> _Work to be completed_: Render every line of the entries below as a JSON list of strings, one string per line, skipping blank lines. Leave the pictures out.

> _Input records_:
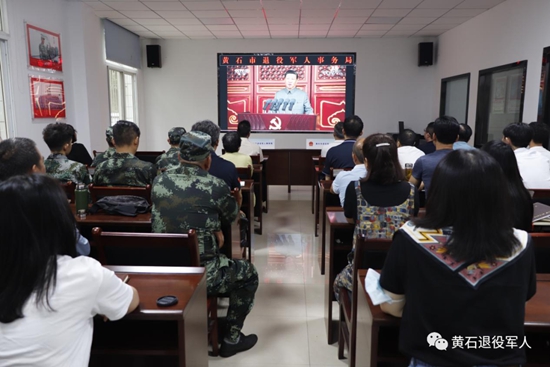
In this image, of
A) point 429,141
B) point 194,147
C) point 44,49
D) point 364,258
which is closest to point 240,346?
point 364,258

> _Response to the exercise_:
[
  "In this image, of",
  "A) point 429,141",
  "B) point 194,147",
  "C) point 44,49",
  "D) point 364,258",
  "which is closest to point 240,346?",
  "point 364,258"
]